Donald Trump gave an hour-long news conference Thursday in which he recommitted to debating Vice-President Kamala Harris and taunted her while also repeating old falsehoods and lashing out at questions about the enthusiasm her campaign is receiving.
As Mr. Trump addressed reporters at his Palm Beach, Fla., estate, ABC announced that Mr. Trump and Ms. Harris, the Democratic nominee, have agreed to a Sept. 10 presidential debate, setting up a widely anticipated faceoff in an already unparalleled presidential election. Mr. Trump said he had proposed three presidential debates with three television networks in September.
Mr. Trump again insisted there had been a “peaceful transfer of power” in 2021 and renewed attacks on Republican rivals such as Georgia Governor Brian Kemp, whom Mr. Trump has harshly criticized since Mr. Kemp refused to go along with his false theories of election fraud. In taking more than a dozen questions from reporters, however, Mr. Trump tried to draw a contrast with Ms. Harris, who has not held a news conference since she became the likely Democratic nominee following President Joe Biden’s withdrawal from the race.
Mr. Trump’s decision to go on ABC, days after posting on his social media account that he would not appear on the network, sets up a highly anticipated moment in an election where Mr. Biden’s catastrophic performance in the last debate set in motion his withdrawal.

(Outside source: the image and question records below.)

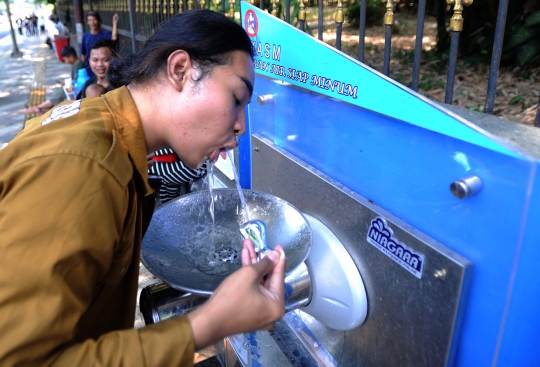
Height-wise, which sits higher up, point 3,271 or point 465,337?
point 3,271

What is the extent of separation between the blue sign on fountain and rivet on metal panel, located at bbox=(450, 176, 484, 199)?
1 cm

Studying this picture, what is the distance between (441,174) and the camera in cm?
123

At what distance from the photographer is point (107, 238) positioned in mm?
956

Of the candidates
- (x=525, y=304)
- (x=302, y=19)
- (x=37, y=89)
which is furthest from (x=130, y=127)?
(x=37, y=89)

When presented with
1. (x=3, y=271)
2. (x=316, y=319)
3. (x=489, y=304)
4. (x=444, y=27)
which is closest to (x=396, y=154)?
(x=489, y=304)

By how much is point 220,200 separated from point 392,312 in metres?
0.76

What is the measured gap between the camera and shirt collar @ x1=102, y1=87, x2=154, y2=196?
3.95 ft

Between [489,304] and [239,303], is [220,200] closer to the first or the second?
[239,303]

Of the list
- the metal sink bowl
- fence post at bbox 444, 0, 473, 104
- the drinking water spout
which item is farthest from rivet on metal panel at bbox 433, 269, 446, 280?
fence post at bbox 444, 0, 473, 104

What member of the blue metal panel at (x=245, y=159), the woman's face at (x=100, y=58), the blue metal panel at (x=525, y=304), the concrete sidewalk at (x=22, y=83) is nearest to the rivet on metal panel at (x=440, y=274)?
the blue metal panel at (x=525, y=304)

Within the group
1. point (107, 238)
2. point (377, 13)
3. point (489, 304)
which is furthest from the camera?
point (377, 13)

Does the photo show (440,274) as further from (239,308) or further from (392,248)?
(239,308)

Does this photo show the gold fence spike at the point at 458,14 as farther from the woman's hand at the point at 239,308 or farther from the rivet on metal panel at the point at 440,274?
the woman's hand at the point at 239,308

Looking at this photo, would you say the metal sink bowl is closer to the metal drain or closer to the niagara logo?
the metal drain
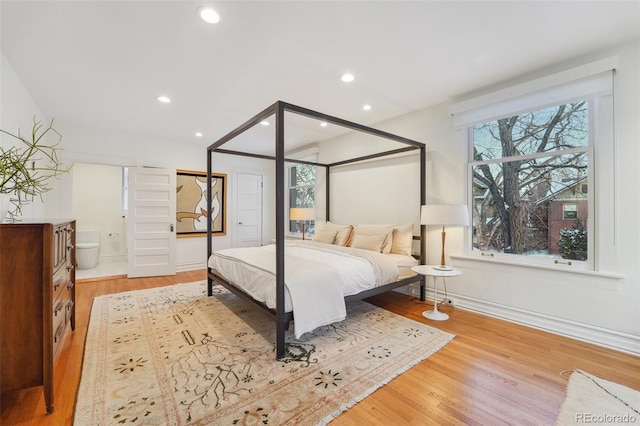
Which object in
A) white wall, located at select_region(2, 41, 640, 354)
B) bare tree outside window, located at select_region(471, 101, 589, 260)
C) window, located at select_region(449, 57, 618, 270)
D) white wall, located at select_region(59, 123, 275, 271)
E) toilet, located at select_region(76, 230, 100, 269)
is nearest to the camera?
white wall, located at select_region(2, 41, 640, 354)

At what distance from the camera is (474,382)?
1.87m

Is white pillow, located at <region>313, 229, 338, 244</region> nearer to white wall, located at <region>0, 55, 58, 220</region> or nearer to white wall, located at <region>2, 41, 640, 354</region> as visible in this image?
white wall, located at <region>2, 41, 640, 354</region>

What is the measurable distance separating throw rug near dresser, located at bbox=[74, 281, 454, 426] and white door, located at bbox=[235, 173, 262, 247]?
10.3 feet

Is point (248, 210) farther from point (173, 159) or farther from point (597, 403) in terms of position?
point (597, 403)

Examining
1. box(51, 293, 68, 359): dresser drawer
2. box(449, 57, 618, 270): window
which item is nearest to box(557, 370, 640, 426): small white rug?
box(449, 57, 618, 270): window

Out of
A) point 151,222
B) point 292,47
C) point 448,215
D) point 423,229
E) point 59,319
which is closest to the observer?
point 59,319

“I think it’s very important to have debates,” Mr. Trump said Thursday. “I look forward to the debates because I think we have to set the record straight.”
The Harris campaign had no immediate comment.
Thursday’s event was Mr. Trump’s first public appearance since Ms. Harris selected Minnesota Governor Tim Walz as her running mate. Mr. Trump called Mr. Walz a “radical left man.”
“Between her and him, there’s never been anything like this,” Mr. Trump said. “There’s certainly never been anybody so liberal like these two.”
He repeatedly suggested Ms. Harris was not intelligent enough to debate him. Ms. Harris, for her part, has tried to goad Mr. Trump into debating and told an audience in Atlanta recently that if he had anything to say about her, he should “say it to my face.”
Mr. Trump grew visibly perturbed when pressed on Ms. Harris’s crowds and new-found Democratic enthusiasm, dismissing a question about his lighter campaign schedule as stupid.
Mr. Trump says he has not “recalibrated” his campaign despite facing a new opponent, a dynamic some Republican strategists have quietly complained about.
When asked what assets Ms. Harris possessed, Mr. Trump said: “She’s a woman. She represents certain groups of people.”
Mr. Trump has repeatedly – and falsely – accused Ms. Harris, the daughter of Jamaican and Indian immigrants, of previously downplaying that she is Black.
Mr. Trump takes questions about abortion
Mr. Trump suggested abortion will not be a major issue in the campaign and the outcome in November.
He insisted that the matter “has become much less of an issue” since the Supreme Court ended the federal constitutional right to abortion services and returned control of the matter to state governments. But the issue is widely seen as a general election liability, and Mr. Trump named states such as Ohio and Kansas that have since voted to protect abortion rights.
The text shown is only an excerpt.